2 Comments, Comment or Ping
komentarze się popsuły
Lipiec 7th, 2011
Ja to się nie odzywam jak czytam o tym dobrze i niedobrze bo mi to nic nie robi. W sensie do niczego mi to nie podchodzi jakoś. Trochę tak się wtedy czuję jak w dawnych latach kiedy pisywał do mnie jeden gość z forum o religii. On do mnie pisał żebym mu powiedział jak odnaleźć w życiu sens. Ja mu na to stary ale o co ci chodzi? No sens. Mam życie i chcę, żeby ono miało sens. No więc mu piszę człowieku czego ty chcesz ode mnie, przecież nie ma czegoś takiego, żeby życie miało jakiś „sens”. On mi – twoje życie nie ma sensu?

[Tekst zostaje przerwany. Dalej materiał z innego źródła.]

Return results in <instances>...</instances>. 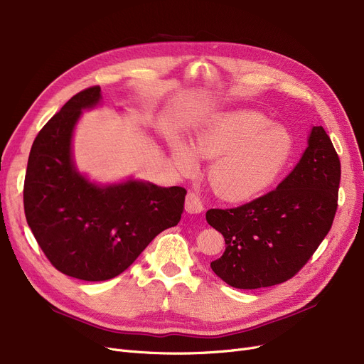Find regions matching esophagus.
Segmentation results:
<instances>
[{
	"mask_svg": "<svg viewBox=\"0 0 364 364\" xmlns=\"http://www.w3.org/2000/svg\"><path fill=\"white\" fill-rule=\"evenodd\" d=\"M186 211L188 214H200L203 211V203L200 200V198L193 193L188 192L186 196Z\"/></svg>",
	"mask_w": 364,
	"mask_h": 364,
	"instance_id": "esophagus-1",
	"label": "esophagus"
}]
</instances>
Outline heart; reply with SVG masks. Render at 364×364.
Returning a JSON list of instances; mask_svg holds the SVG:
<instances>
[{"mask_svg":"<svg viewBox=\"0 0 364 364\" xmlns=\"http://www.w3.org/2000/svg\"><path fill=\"white\" fill-rule=\"evenodd\" d=\"M171 151L181 172L196 169V154L213 159L208 181L215 193L229 200H244L278 180L294 153V141L281 126H271L262 113L235 112L198 131L193 149L173 139Z\"/></svg>","mask_w":364,"mask_h":364,"instance_id":"obj_1","label":"heart"}]
</instances>
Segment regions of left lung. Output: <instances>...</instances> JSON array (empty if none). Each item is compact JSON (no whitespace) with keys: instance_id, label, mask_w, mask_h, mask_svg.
I'll return each instance as SVG.
<instances>
[{"instance_id":"obj_1","label":"left lung","mask_w":364,"mask_h":364,"mask_svg":"<svg viewBox=\"0 0 364 364\" xmlns=\"http://www.w3.org/2000/svg\"><path fill=\"white\" fill-rule=\"evenodd\" d=\"M339 156L323 126H314L296 168L275 191L241 207L207 211L225 236L211 269L235 289L271 287L293 278L328 233L338 210Z\"/></svg>"}]
</instances>
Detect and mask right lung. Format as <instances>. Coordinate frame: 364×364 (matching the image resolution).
Wrapping results in <instances>:
<instances>
[{
	"label": "right lung",
	"mask_w": 364,
	"mask_h": 364,
	"mask_svg": "<svg viewBox=\"0 0 364 364\" xmlns=\"http://www.w3.org/2000/svg\"><path fill=\"white\" fill-rule=\"evenodd\" d=\"M101 100L92 86L60 108L31 147L23 186L28 226L49 262L68 277L105 281L120 275L157 235L177 226L184 187L129 180L97 186L75 171L74 126Z\"/></svg>",
	"instance_id": "add662e5"
}]
</instances>
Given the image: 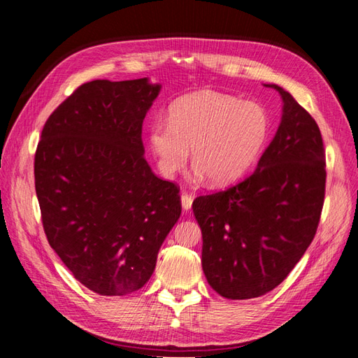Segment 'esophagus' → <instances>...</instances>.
Segmentation results:
<instances>
[{
  "label": "esophagus",
  "instance_id": "obj_1",
  "mask_svg": "<svg viewBox=\"0 0 358 358\" xmlns=\"http://www.w3.org/2000/svg\"><path fill=\"white\" fill-rule=\"evenodd\" d=\"M192 195H187V194H181V206H183V209L187 212L189 209L192 208Z\"/></svg>",
  "mask_w": 358,
  "mask_h": 358
}]
</instances>
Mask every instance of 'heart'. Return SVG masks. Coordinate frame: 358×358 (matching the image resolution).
<instances>
[{
	"label": "heart",
	"mask_w": 358,
	"mask_h": 358,
	"mask_svg": "<svg viewBox=\"0 0 358 358\" xmlns=\"http://www.w3.org/2000/svg\"><path fill=\"white\" fill-rule=\"evenodd\" d=\"M269 136V117L258 103L201 90L171 106L169 123L157 120L149 143L159 171L173 177L192 149L195 175L224 186L245 175L260 157Z\"/></svg>",
	"instance_id": "b5f03b06"
}]
</instances>
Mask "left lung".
<instances>
[{
    "label": "left lung",
    "instance_id": "8db88e82",
    "mask_svg": "<svg viewBox=\"0 0 358 358\" xmlns=\"http://www.w3.org/2000/svg\"><path fill=\"white\" fill-rule=\"evenodd\" d=\"M269 87L281 95L283 115L255 172L192 203L204 275L231 300L264 295L289 275L315 237L324 201L320 129L283 87Z\"/></svg>",
    "mask_w": 358,
    "mask_h": 358
}]
</instances>
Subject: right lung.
Wrapping results in <instances>:
<instances>
[{
    "label": "right lung",
    "mask_w": 358,
    "mask_h": 358,
    "mask_svg": "<svg viewBox=\"0 0 358 358\" xmlns=\"http://www.w3.org/2000/svg\"><path fill=\"white\" fill-rule=\"evenodd\" d=\"M148 78L81 85L50 113L35 152L45 237L100 295L148 283L181 214L180 187L144 158L143 120L159 94Z\"/></svg>",
    "instance_id": "obj_1"
}]
</instances>
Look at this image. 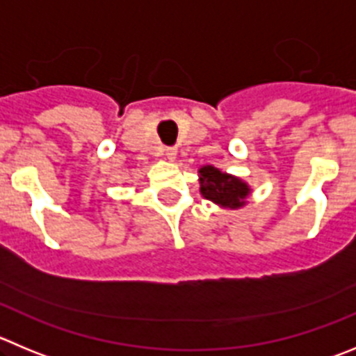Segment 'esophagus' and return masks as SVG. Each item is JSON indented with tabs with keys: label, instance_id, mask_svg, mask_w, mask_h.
I'll use <instances>...</instances> for the list:
<instances>
[{
	"label": "esophagus",
	"instance_id": "34e87169",
	"mask_svg": "<svg viewBox=\"0 0 356 356\" xmlns=\"http://www.w3.org/2000/svg\"><path fill=\"white\" fill-rule=\"evenodd\" d=\"M165 156H167V158L170 159V161H174V159H175V156H177V149H174V147H168V149H165Z\"/></svg>",
	"mask_w": 356,
	"mask_h": 356
}]
</instances>
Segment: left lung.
<instances>
[{
    "label": "left lung",
    "mask_w": 356,
    "mask_h": 356,
    "mask_svg": "<svg viewBox=\"0 0 356 356\" xmlns=\"http://www.w3.org/2000/svg\"><path fill=\"white\" fill-rule=\"evenodd\" d=\"M198 182H200V195L205 200L219 205L221 209H241L248 204V197L251 195V186L241 177L221 172L212 165H205L198 170Z\"/></svg>",
    "instance_id": "left-lung-1"
}]
</instances>
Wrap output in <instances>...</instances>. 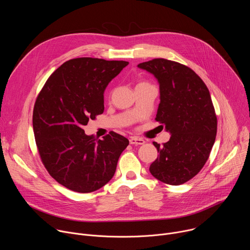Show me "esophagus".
I'll return each instance as SVG.
<instances>
[{"label":"esophagus","mask_w":250,"mask_h":250,"mask_svg":"<svg viewBox=\"0 0 250 250\" xmlns=\"http://www.w3.org/2000/svg\"><path fill=\"white\" fill-rule=\"evenodd\" d=\"M145 142L146 141L144 139L139 138L137 136H132V137L129 138V144L132 145V146H141V145H144Z\"/></svg>","instance_id":"1"}]
</instances>
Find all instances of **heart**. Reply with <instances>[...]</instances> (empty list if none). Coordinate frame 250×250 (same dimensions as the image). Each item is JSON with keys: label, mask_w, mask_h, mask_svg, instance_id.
Returning <instances> with one entry per match:
<instances>
[{"label": "heart", "mask_w": 250, "mask_h": 250, "mask_svg": "<svg viewBox=\"0 0 250 250\" xmlns=\"http://www.w3.org/2000/svg\"><path fill=\"white\" fill-rule=\"evenodd\" d=\"M138 84H144V82H141V83H138ZM138 84H137V85H138Z\"/></svg>", "instance_id": "1"}]
</instances>
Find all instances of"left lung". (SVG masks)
<instances>
[{
	"mask_svg": "<svg viewBox=\"0 0 250 250\" xmlns=\"http://www.w3.org/2000/svg\"><path fill=\"white\" fill-rule=\"evenodd\" d=\"M137 67L155 76L160 104L156 122L171 133L160 146L149 171L159 181L181 185L192 179L206 164L216 140L218 120L208 87L186 65L155 58Z\"/></svg>",
	"mask_w": 250,
	"mask_h": 250,
	"instance_id": "1",
	"label": "left lung"
}]
</instances>
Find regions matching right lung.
Returning a JSON list of instances; mask_svg holds the SVG:
<instances>
[{
	"label": "right lung",
	"instance_id": "obj_1",
	"mask_svg": "<svg viewBox=\"0 0 250 250\" xmlns=\"http://www.w3.org/2000/svg\"><path fill=\"white\" fill-rule=\"evenodd\" d=\"M127 61L70 59L49 76L34 104L32 125L41 159L67 189L91 193L115 175L129 141L110 131L97 139L83 129L104 113V92Z\"/></svg>",
	"mask_w": 250,
	"mask_h": 250
}]
</instances>
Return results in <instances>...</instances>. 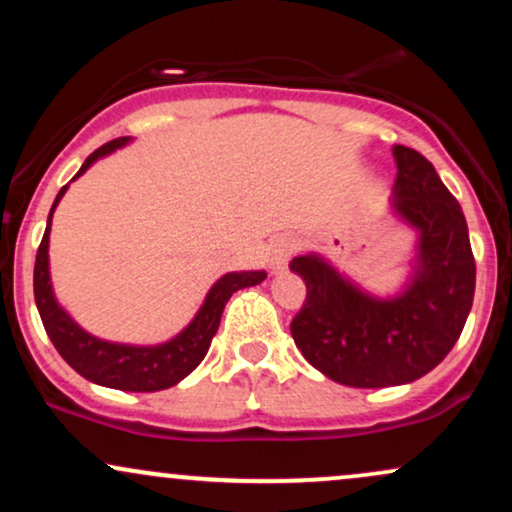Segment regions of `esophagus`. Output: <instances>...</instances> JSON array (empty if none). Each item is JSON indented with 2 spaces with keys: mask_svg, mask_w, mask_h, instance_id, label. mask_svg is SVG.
Masks as SVG:
<instances>
[{
  "mask_svg": "<svg viewBox=\"0 0 512 512\" xmlns=\"http://www.w3.org/2000/svg\"><path fill=\"white\" fill-rule=\"evenodd\" d=\"M293 250H296V243H293V238L289 236H279L272 243V267L274 272H281V269L286 267V262H289V257L293 255Z\"/></svg>",
  "mask_w": 512,
  "mask_h": 512,
  "instance_id": "obj_1",
  "label": "esophagus"
}]
</instances>
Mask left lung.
I'll use <instances>...</instances> for the list:
<instances>
[{"label":"left lung","instance_id":"8db88e82","mask_svg":"<svg viewBox=\"0 0 512 512\" xmlns=\"http://www.w3.org/2000/svg\"><path fill=\"white\" fill-rule=\"evenodd\" d=\"M392 156V211L419 233L407 286L378 298L315 252L289 264L308 289L291 322L293 342L310 366L339 385L414 383L450 354L472 310L477 264L460 202L419 151L397 144Z\"/></svg>","mask_w":512,"mask_h":512}]
</instances>
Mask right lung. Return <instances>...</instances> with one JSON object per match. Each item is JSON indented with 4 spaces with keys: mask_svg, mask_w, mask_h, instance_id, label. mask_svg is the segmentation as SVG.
<instances>
[{
    "mask_svg": "<svg viewBox=\"0 0 512 512\" xmlns=\"http://www.w3.org/2000/svg\"><path fill=\"white\" fill-rule=\"evenodd\" d=\"M129 137L113 139V142L103 144L101 149L93 151L86 158L84 166L79 168V173L74 178H79L81 173H86L98 158L113 154L115 149L125 146ZM69 185H64L60 195L55 197L50 216H48V228H45V236L40 240L38 255H35V269H33V293H35V305H38L40 320H43L45 332H48L50 342L55 344V349L60 351L64 361L72 366L76 373L84 375L91 383L113 387V390H125V392H156L166 390V387L178 385L182 378L195 370L202 358L207 356L211 339H214L216 330H219V322L226 308L228 298L240 289H248V286H257L267 279V272H231L223 274L214 286H211L207 298H204L202 308L195 315V320L182 330L178 337H173L170 342L156 344V346H132V344H113L103 342V339L93 337L81 330L79 325L64 313V308L57 303L55 293H52L50 284V257H48V245H50V221L52 211Z\"/></svg>",
    "mask_w": 512,
    "mask_h": 512,
    "instance_id": "obj_1",
    "label": "right lung"
}]
</instances>
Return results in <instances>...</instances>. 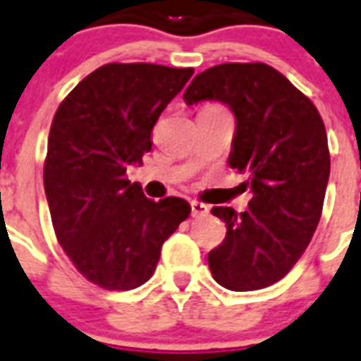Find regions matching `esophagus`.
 <instances>
[{"label": "esophagus", "instance_id": "34e87169", "mask_svg": "<svg viewBox=\"0 0 361 361\" xmlns=\"http://www.w3.org/2000/svg\"><path fill=\"white\" fill-rule=\"evenodd\" d=\"M190 209H192V216H206L209 213V206L204 202H190Z\"/></svg>", "mask_w": 361, "mask_h": 361}]
</instances>
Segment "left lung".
<instances>
[{
    "label": "left lung",
    "instance_id": "left-lung-1",
    "mask_svg": "<svg viewBox=\"0 0 361 361\" xmlns=\"http://www.w3.org/2000/svg\"><path fill=\"white\" fill-rule=\"evenodd\" d=\"M226 104L237 128L231 169L248 176V211L213 207L226 237L209 252L211 274L231 291L282 280L317 230L330 176L324 122L313 102L265 63H224L196 75L183 94Z\"/></svg>",
    "mask_w": 361,
    "mask_h": 361
}]
</instances>
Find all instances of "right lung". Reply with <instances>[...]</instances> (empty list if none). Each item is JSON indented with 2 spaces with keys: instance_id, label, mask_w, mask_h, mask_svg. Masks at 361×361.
Instances as JSON below:
<instances>
[{
  "instance_id": "obj_1",
  "label": "right lung",
  "mask_w": 361,
  "mask_h": 361,
  "mask_svg": "<svg viewBox=\"0 0 361 361\" xmlns=\"http://www.w3.org/2000/svg\"><path fill=\"white\" fill-rule=\"evenodd\" d=\"M195 74L152 63L99 66L61 102L44 161L59 245L89 282L130 291L148 282L161 247L190 213L183 198H146L128 180L152 150V130Z\"/></svg>"
}]
</instances>
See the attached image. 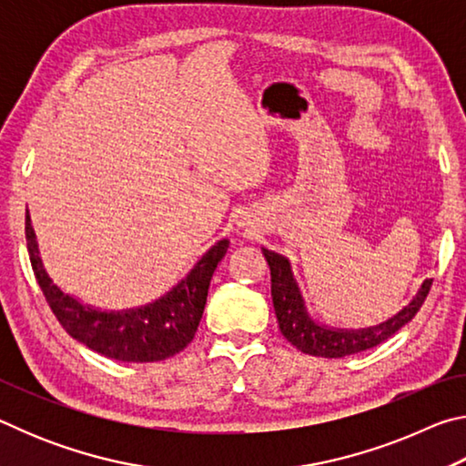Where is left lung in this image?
Wrapping results in <instances>:
<instances>
[{"mask_svg":"<svg viewBox=\"0 0 466 466\" xmlns=\"http://www.w3.org/2000/svg\"><path fill=\"white\" fill-rule=\"evenodd\" d=\"M263 255L271 269V298L275 317H278L281 335L298 347L302 353L317 358H345L351 353L366 351L370 347L380 345L392 337L400 327L411 320L421 309L423 299L428 298L431 279H425L417 289L411 302L392 319L368 329H335L319 325L306 309V299L299 291L298 281L291 271L289 261L279 252L263 248Z\"/></svg>","mask_w":466,"mask_h":466,"instance_id":"8db88e82","label":"left lung"}]
</instances>
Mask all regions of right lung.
I'll use <instances>...</instances> for the list:
<instances>
[{"mask_svg":"<svg viewBox=\"0 0 466 466\" xmlns=\"http://www.w3.org/2000/svg\"><path fill=\"white\" fill-rule=\"evenodd\" d=\"M26 247L35 278L61 327L76 341L100 356L119 361H160L177 356L193 341L203 317L211 275L222 261L230 240H218L195 263L185 279L162 298L139 309L100 310L69 296L46 273L35 228L26 211Z\"/></svg>","mask_w":466,"mask_h":466,"instance_id":"right-lung-1","label":"right lung"}]
</instances>
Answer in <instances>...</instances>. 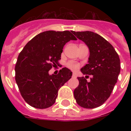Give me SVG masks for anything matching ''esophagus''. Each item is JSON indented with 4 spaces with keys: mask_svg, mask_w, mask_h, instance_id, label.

To mu piszę stary co innego powiedzieć, że coś nie ma sensu a co innego powiedzieć, że nie ma sensu tego czegoś. Sens tańczenia, sens życia, sens polityki – to nie ma sensu pytać się o taką rzecz. Ludzie to wymyślają żeby mieć na czym umysł zawiesić. Chcesz na czymś umysł zawiesić to sobie nie wiem gruszkę zjedz albo coś.. A on mi na to – ale jaki w tym sens?
Dobro i zło to są trochę podobne tematy. Takie gry i rozrywki umysłowe. Moja babcia krzyżówki rozwiązywała na przykład. A mój kolega poznawczy behawiorysta jak mu to powiedziałem to mówi do mnie, że w europejskiej kulturze to są trzy wartości, miłość prawda i piękno czy jakoś tak.. Dla mnie mówię do niego to w ogóle jakieś berbeluchy umysłowe. Ale on twierdzi, że Dexter cierpi na zespół Aspergera. To mu mówię stary on nie cierpi na żaden zespół. On pokazuje, że każdy z nas gra jakieś role. Na przykład te twoje trzy wartości to właśnie takie role. Albo ten „sens”, albo rozważania o dobrym i złym. Episkopat Hiszpanii. Władza. Moje koty też to rozumieją.
Lipiec 8th, 2011
Reply to “Lustereczko, powiedz przecie, żem jest najmądrzejszy w świecie”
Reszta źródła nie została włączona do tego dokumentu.